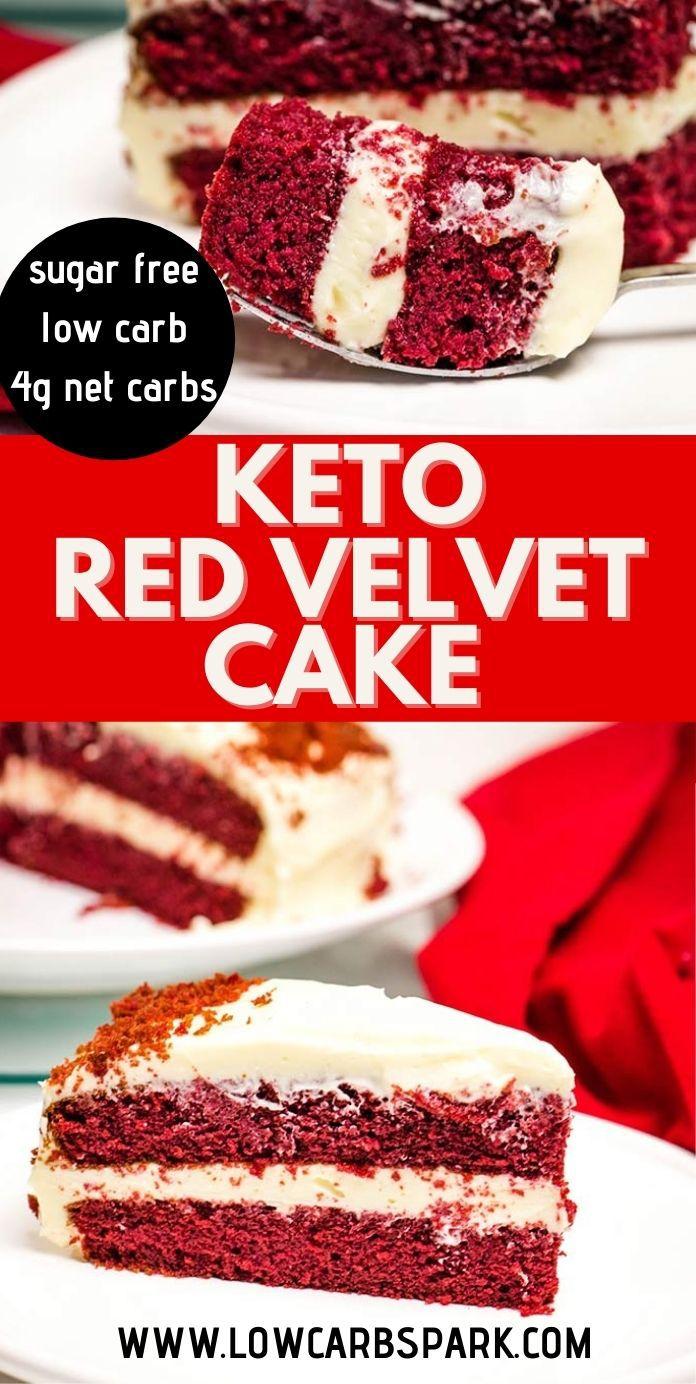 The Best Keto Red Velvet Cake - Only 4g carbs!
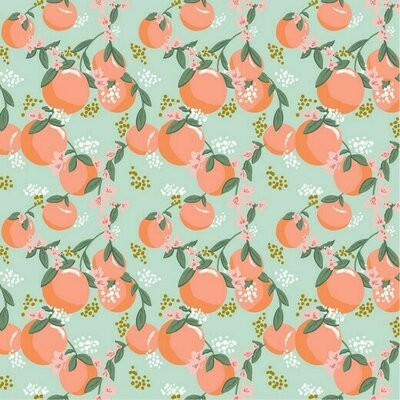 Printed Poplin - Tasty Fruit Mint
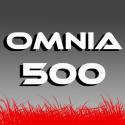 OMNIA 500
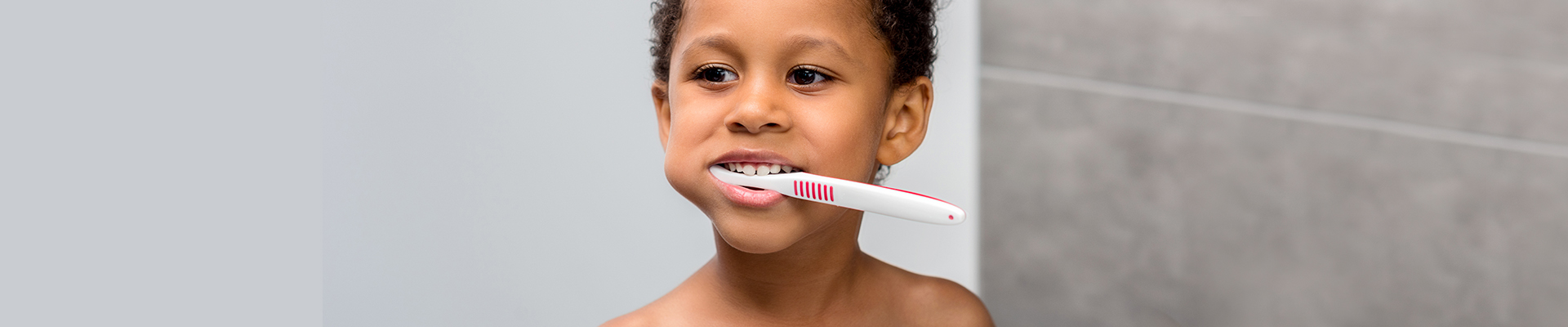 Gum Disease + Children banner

* * *

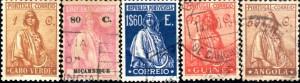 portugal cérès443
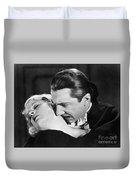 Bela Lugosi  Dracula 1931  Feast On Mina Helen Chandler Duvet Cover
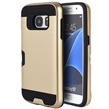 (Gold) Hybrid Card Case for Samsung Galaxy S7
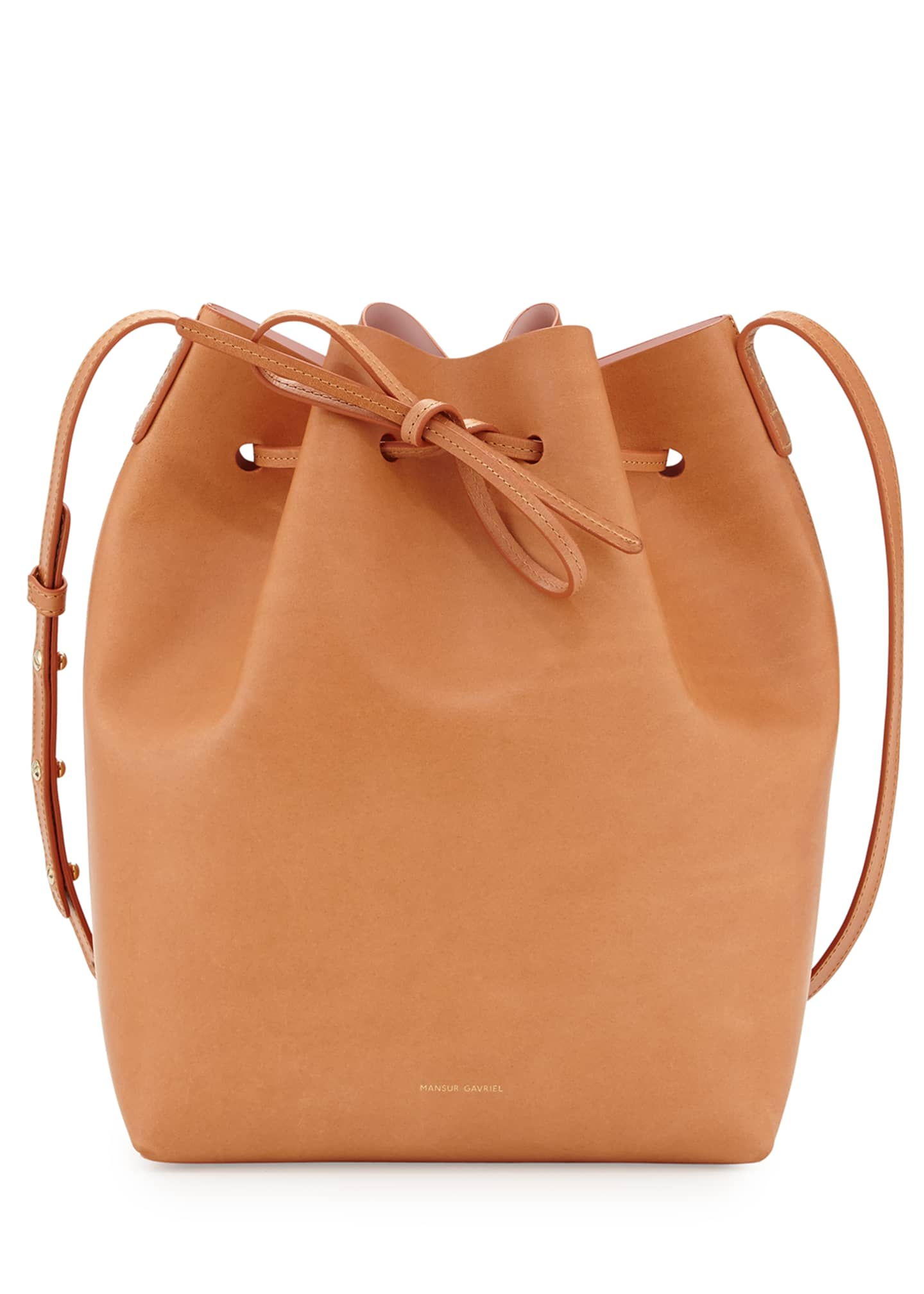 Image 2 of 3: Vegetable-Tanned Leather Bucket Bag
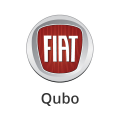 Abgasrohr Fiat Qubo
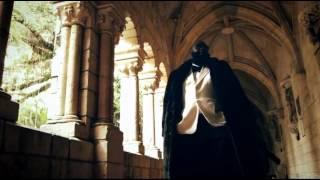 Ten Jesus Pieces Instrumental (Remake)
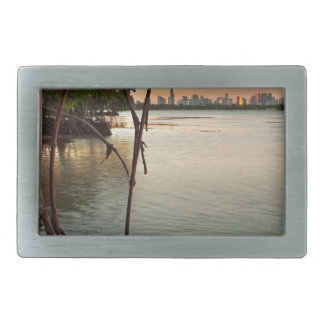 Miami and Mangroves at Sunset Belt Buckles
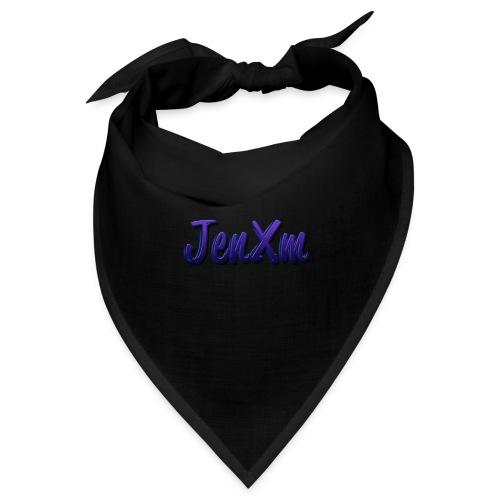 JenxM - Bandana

--

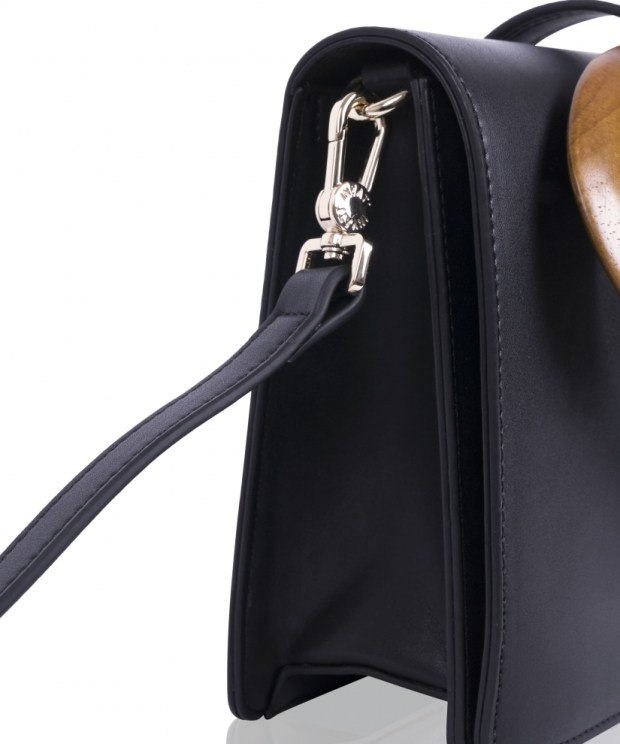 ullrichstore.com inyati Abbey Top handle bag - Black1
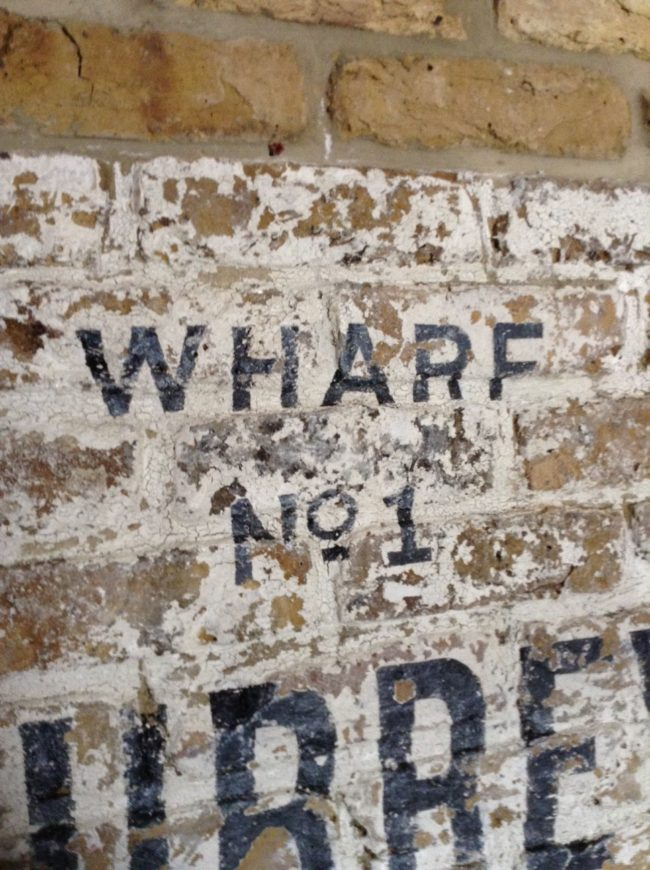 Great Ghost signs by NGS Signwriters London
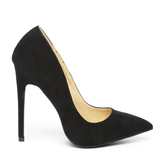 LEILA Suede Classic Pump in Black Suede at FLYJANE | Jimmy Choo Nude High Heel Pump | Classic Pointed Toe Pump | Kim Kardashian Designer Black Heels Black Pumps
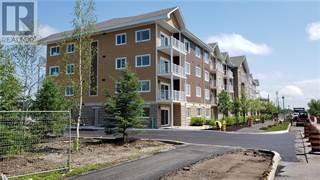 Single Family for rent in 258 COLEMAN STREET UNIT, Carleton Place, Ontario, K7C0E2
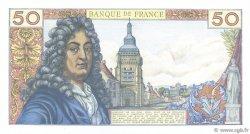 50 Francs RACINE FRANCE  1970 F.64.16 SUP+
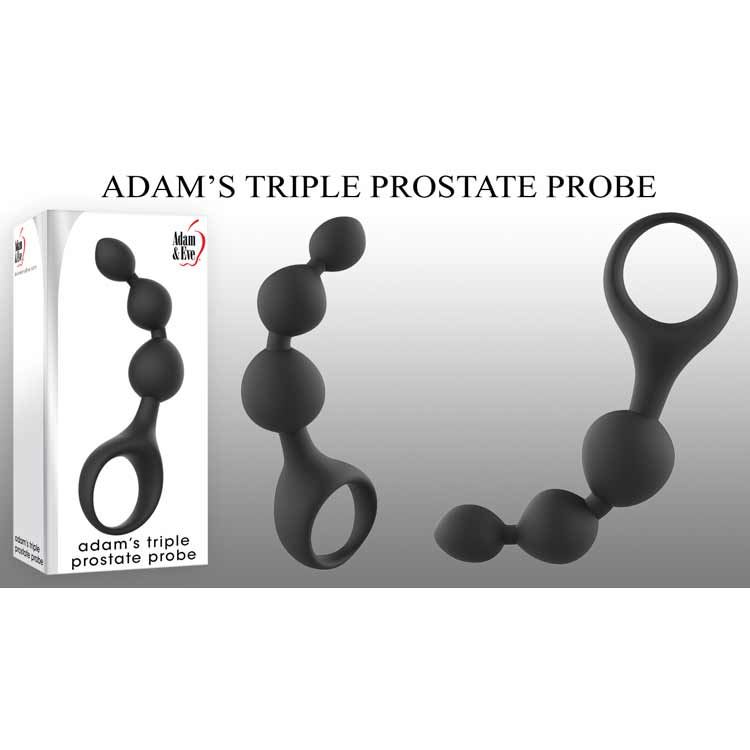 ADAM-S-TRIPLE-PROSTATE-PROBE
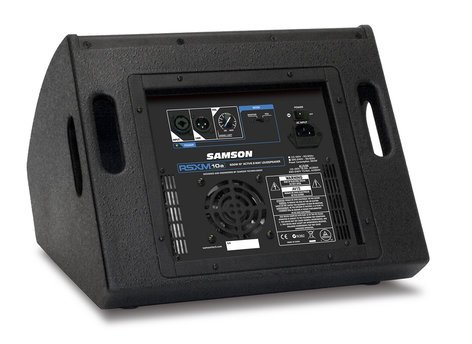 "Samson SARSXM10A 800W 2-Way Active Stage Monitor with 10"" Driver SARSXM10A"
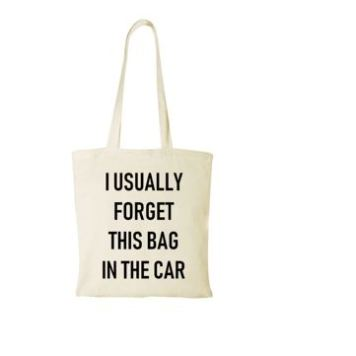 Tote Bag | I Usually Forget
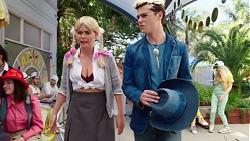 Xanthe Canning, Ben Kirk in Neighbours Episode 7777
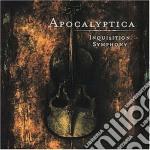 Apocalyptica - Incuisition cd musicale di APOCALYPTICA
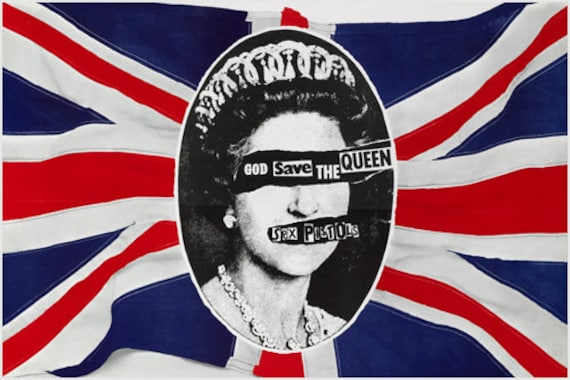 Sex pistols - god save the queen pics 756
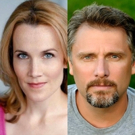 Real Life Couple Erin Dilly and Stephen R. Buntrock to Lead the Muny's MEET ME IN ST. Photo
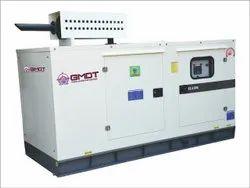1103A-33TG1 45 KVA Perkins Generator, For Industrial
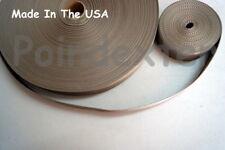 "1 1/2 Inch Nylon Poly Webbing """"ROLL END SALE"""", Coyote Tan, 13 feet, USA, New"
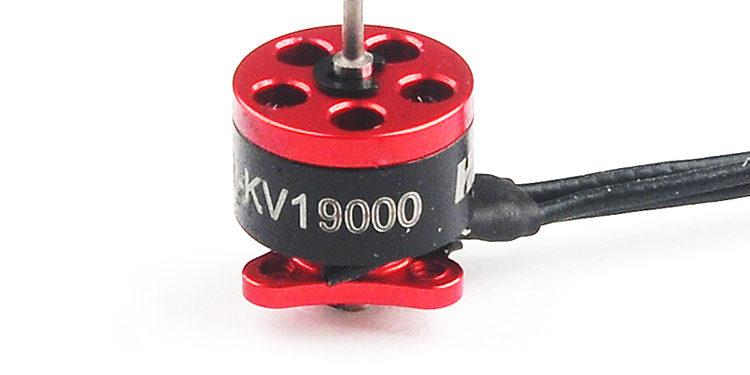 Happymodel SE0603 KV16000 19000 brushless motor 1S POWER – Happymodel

• _Exercise brief_: Go down the entries above from the line containing "The Best Keto" to the line containing "Gum Disease + Children banner" and write out each line exactly, leaving pictures out.

• _Finished task_:
 The Best Keto Red Velvet Cake - Only 4g carbs!
 Printed Poplin - Tasty Fruit Mint
 OMNIA 500
 Gum Disease + Children banner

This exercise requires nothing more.